Lovable originated from GPT Engineer, an open-source tool Osika built that quickly went viral among developers. He soon realized the larger opportunity lay with the 99% of people who don’t know how to code. “I woke up a few days after building GPT Engineer, and I realized, look, we’re going to reimagine how you build software,” Osika said. “I biked to my co-founder’s place, and I said, ‘I have this great idea. I woke him up.”

The platform has since attracted an incredibly diverse user base. According to Osika, more than half of Fortune 500 companies use Lovable to “supercharge creativity.” At the same time, an 11-year-old in Lisbon built a Facebook clone for his school, and a Swedish duo now earns $700,000 annually from a startup they launched just seven months ago using Lovable. “What I hear from people trying Lovable is, ‘It just works,’” Osika said, attributing this success to Swedish design sensibility.

However, security has emerged as a key concern for the vibe coding sector. When asked about a recent incident in which an app built with such tools leaked 72,000 images, including GPS data and user IDs, Osika acknowledged the seriousness of the issue.

“The part of the engineering organization where we’re moving the quickest on hiring is security engineers,” he said. His goal is to make development with Lovable “more secure than building with just human-written code.” He added that the platform now runs multiple security checks before deployment, although developers of sensitive apps—such as those in banking—are still required to engage their own security experts.

When questioned about competition from OpenAI and Anthropic—the AI giants powering Lovable’s models and building their own coding agents—Osika responded calmly, noting that there is room for multiple players. “If we can unlock more human creativity and human agency . . . and just drive the change so that anyone can create if they have good ideas and build businesses on top of that, that should be celebrated, regardless of whoever does that.”

Despite the competitive landscape—and occasional social media sparring with rivals like Amjad Masad of Replit—Osika said his focus is on creating “the most intuitive experience for humans” rather than obsessing over competitors.

He described Lovable’s mission as building “the last piece of software”—a platform where every aspect of product creation, from user understanding to feature deployment, happens through one simple interface. According to Osika, the platform enables teams to adopt the “demo, don’t memo” philosophy, allowing them to prototype and test ideas quickly instead of preparing lengthy presentations.

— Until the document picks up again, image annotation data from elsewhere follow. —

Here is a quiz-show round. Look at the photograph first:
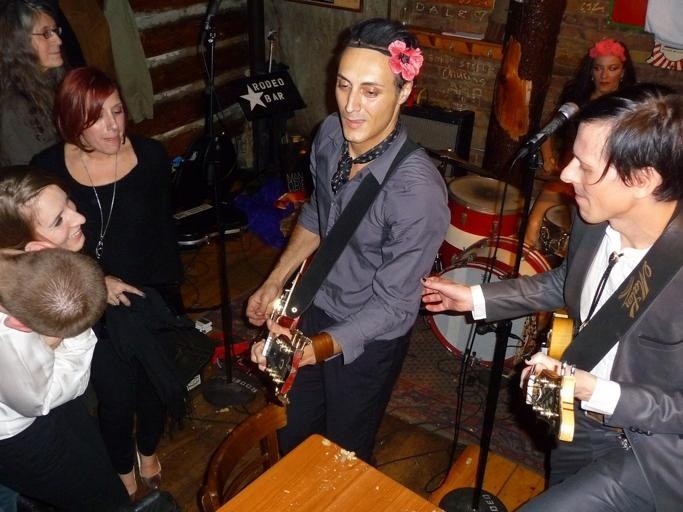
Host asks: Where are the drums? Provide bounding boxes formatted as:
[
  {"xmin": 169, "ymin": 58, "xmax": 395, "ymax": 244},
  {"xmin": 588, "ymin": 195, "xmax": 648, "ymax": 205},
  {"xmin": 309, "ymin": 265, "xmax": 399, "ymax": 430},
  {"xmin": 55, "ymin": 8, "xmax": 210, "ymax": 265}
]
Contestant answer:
[
  {"xmin": 424, "ymin": 236, "xmax": 554, "ymax": 370},
  {"xmin": 433, "ymin": 174, "xmax": 524, "ymax": 271},
  {"xmin": 539, "ymin": 205, "xmax": 570, "ymax": 260}
]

Despite the company’s hypergrowth and rising investor attention, Osika appeared calm and grounded. Dressed casually in a beige T-shirt and button-down, the former particle physicist—who was Sauna Labs’ first employee before founding Lovable—now finds himself a regular on major conference stages. Yet, he remains focused on culture and purpose rather than hype.

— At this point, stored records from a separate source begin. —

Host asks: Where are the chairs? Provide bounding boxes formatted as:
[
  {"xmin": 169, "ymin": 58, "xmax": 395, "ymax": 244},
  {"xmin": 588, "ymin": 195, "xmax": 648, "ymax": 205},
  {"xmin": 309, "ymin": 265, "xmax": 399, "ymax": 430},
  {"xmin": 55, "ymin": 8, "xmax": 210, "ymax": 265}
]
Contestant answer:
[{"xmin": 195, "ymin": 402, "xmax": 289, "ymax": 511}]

“What I care about is that everyone who’s at the company isreally cares about what they’re doing and how we as a team succeed,” he said, rejecting Silicon Valley’s intense hustle culture. “The best people in my team today, most of them, have kids, and they really, really care about what we’re doing. They’re not working 12 hours, six days a week.” He paused and added with a smile, “Although it’s a startup, so they’re probably working more than most jobs.”